Thanks for the suggestion. I have tried restarting the Roamio and then booting up the Mini twice now. No change. My Mini is stuck in guided setup with version 20.2.2-01-6-A92 instead of upgrading to 20.3.8.

It can't seem to get the software update even though there is no error in the network connection.


----------



## dkoz (Dec 28, 2013)

CoxInPHX said:


> I had this problem with one Mini, and I read somewhere to tell TiVo to take the Comcast code off the Mini, since I did not have Comcast, that worked.
> 
> I have no idea if that was the real issue, but it did the trick.


I actually have Comcast, so I'm wondering if I should really do this. (Don't want to lose Comcast VOD if I ever do get this to work.)

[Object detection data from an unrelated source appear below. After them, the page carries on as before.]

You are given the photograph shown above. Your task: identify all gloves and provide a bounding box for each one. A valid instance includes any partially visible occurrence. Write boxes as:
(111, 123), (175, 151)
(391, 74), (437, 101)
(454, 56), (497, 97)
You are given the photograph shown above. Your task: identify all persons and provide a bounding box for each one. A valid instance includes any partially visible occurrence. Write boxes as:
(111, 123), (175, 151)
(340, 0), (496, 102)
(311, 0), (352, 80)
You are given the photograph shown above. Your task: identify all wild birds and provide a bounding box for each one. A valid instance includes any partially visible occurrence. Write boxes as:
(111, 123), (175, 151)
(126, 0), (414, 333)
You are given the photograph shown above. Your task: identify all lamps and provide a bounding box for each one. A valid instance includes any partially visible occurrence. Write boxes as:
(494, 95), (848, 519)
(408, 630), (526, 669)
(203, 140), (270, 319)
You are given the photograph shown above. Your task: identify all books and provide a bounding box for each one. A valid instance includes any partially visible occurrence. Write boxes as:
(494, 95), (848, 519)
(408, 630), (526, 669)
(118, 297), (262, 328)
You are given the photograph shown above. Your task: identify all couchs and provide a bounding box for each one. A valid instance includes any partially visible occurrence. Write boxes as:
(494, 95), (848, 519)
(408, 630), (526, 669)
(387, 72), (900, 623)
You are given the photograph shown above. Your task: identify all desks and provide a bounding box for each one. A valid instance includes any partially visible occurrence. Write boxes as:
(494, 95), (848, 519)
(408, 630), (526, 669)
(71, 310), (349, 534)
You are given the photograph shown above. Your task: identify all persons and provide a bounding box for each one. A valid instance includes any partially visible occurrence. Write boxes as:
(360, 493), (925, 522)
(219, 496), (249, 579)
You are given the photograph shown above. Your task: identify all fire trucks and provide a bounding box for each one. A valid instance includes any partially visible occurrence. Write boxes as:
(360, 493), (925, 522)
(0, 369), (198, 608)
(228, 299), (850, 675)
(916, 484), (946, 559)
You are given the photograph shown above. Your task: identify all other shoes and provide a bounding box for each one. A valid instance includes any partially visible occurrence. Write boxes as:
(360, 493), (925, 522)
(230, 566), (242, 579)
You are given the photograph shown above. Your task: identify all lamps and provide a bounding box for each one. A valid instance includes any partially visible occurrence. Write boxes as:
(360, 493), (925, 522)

I can try asking TiVo support to see if they can push any software to my Mini.


----------



## dkoz (Dec 28, 2013)

Just to close in this, the problem was my TiVo Mini was defective. I picked up a new one at Best Buy (price matching Amazon, of course!), and it was able to update its software during the guided setup. After several restarts, it is working fine. 

TiVo CS was very helpful in transferring the lifetime service to the new Mini. 

Hope this episode helps someone realize they have a defective TiVo Mini sooner than I did. 

Thanks to those who chimmed in on this one and TiVo CS.


----------